[Begin Input]
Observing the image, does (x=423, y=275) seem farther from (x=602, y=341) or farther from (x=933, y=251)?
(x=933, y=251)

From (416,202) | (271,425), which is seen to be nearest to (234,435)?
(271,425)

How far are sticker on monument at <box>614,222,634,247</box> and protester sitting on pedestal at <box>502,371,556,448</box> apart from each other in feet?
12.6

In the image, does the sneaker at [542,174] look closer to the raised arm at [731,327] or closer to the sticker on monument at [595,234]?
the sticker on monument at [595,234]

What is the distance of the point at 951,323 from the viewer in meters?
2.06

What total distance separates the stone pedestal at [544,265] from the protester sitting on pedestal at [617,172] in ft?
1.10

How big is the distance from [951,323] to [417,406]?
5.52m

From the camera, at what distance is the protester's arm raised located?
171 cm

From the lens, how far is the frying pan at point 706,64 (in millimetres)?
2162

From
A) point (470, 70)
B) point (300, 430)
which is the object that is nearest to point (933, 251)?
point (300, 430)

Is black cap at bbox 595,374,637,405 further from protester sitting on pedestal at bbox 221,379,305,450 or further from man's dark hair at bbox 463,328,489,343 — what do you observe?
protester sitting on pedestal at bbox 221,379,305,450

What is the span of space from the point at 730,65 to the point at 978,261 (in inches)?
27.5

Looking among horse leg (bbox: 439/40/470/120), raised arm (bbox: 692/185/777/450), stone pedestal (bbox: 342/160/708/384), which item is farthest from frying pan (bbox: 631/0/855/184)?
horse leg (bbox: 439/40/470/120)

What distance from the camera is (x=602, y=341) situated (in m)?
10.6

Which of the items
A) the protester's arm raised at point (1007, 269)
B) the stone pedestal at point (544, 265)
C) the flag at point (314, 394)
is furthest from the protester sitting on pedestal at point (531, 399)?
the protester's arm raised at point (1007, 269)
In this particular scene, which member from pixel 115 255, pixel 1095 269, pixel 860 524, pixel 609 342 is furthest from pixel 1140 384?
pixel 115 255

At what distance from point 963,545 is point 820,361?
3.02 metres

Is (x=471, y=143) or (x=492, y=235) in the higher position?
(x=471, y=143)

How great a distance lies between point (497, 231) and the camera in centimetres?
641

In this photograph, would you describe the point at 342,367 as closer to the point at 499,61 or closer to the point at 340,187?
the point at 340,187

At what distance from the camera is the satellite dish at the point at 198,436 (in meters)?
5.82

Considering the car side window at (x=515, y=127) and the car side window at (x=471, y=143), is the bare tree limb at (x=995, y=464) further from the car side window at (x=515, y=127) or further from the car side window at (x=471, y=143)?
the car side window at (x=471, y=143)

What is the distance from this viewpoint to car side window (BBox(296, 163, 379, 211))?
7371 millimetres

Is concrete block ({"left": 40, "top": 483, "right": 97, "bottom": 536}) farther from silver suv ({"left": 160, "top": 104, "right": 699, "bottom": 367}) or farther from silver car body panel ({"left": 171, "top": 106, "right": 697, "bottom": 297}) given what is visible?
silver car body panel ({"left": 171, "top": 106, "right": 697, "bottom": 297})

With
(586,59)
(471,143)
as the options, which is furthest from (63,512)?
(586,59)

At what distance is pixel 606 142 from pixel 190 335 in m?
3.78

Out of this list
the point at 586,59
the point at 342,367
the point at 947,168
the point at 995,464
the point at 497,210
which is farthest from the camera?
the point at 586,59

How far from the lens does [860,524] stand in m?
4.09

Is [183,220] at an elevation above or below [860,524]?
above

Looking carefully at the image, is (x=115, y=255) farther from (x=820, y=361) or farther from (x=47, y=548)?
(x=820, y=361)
[End Input]
Duplicate every entry above verbatim, line for line.

Observing the image, does (x=423, y=275) seem farther from (x=602, y=341) or farther from (x=933, y=251)?
(x=933, y=251)

From (416,202) | (271,425), which is seen to be nearest to (234,435)?
(271,425)

How far are sticker on monument at <box>614,222,634,247</box> and protester sitting on pedestal at <box>502,371,556,448</box> apart from each other in feet?
12.6

In the image, does the sneaker at [542,174] look closer to the raised arm at [731,327] or closer to the sticker on monument at [595,234]?
the sticker on monument at [595,234]

What is the distance of the point at 951,323 from the viewer in meters?
2.06

What total distance separates the stone pedestal at [544,265] from the protester sitting on pedestal at [617,172] in ft?
1.10

How big is the distance from [951,323] to [417,406]?
5.52m

From the camera, at what distance is the protester's arm raised located?
171 cm

From the lens, how far is the frying pan at point 706,64 (in millimetres)?
2162

From
A) point (470, 70)
B) point (300, 430)
which is the object that is nearest to point (933, 251)?
point (300, 430)

Is black cap at bbox 595,374,637,405 further from protester sitting on pedestal at bbox 221,379,305,450 or further from man's dark hair at bbox 463,328,489,343 — what do you observe?
protester sitting on pedestal at bbox 221,379,305,450

What is the span of space from the point at 730,65 to the point at 978,261 (in inches)?
27.5

Looking among horse leg (bbox: 439/40/470/120), raised arm (bbox: 692/185/777/450), stone pedestal (bbox: 342/160/708/384), which item is farthest from frying pan (bbox: 631/0/855/184)?
horse leg (bbox: 439/40/470/120)

What distance from the camera is (x=602, y=341) situated (in m)?
10.6

Which of the items
A) the protester's arm raised at point (1007, 269)
B) the stone pedestal at point (544, 265)
C) the flag at point (314, 394)
is furthest from the protester sitting on pedestal at point (531, 399)?
the protester's arm raised at point (1007, 269)
In this particular scene, which member from pixel 115 255, pixel 1095 269, pixel 860 524, pixel 609 342 is furthest from pixel 1140 384?
pixel 115 255

At what distance from point 963,545 is point 820,361?
3.02 metres

Is (x=471, y=143) or (x=492, y=235) in the higher position?
(x=471, y=143)

How great a distance lies between point (497, 231) and the camera in centimetres?
641

In this photograph, would you describe the point at 342,367 as closer to the point at 499,61 or closer to the point at 340,187?
the point at 340,187

At what distance from the camera is the satellite dish at the point at 198,436 (in meters)?
5.82

Considering the car side window at (x=515, y=127) and the car side window at (x=471, y=143), is the bare tree limb at (x=995, y=464) further from the car side window at (x=515, y=127) or further from the car side window at (x=471, y=143)?
the car side window at (x=471, y=143)

What is the distance from this viewpoint to car side window (BBox(296, 163, 379, 211))?
7371 millimetres

Is concrete block ({"left": 40, "top": 483, "right": 97, "bottom": 536}) farther from silver suv ({"left": 160, "top": 104, "right": 699, "bottom": 367}) or farther from silver car body panel ({"left": 171, "top": 106, "right": 697, "bottom": 297}) given what is visible?
silver car body panel ({"left": 171, "top": 106, "right": 697, "bottom": 297})

With
(586,59)
(471,143)
as the options, which is furthest from (63,512)?
(586,59)

At what distance is pixel 606 142 from pixel 190 335 in m?
3.78

Out of this list
the point at 586,59
the point at 342,367
the point at 947,168
the point at 995,464
the point at 497,210
which is farthest from the camera?
the point at 586,59

How far from the lens does [860,524] stand in m?
4.09

Is [183,220] at an elevation above or below [860,524]?
above

Looking carefully at the image, is (x=115, y=255) farther from (x=820, y=361) or farther from (x=47, y=548)?
(x=820, y=361)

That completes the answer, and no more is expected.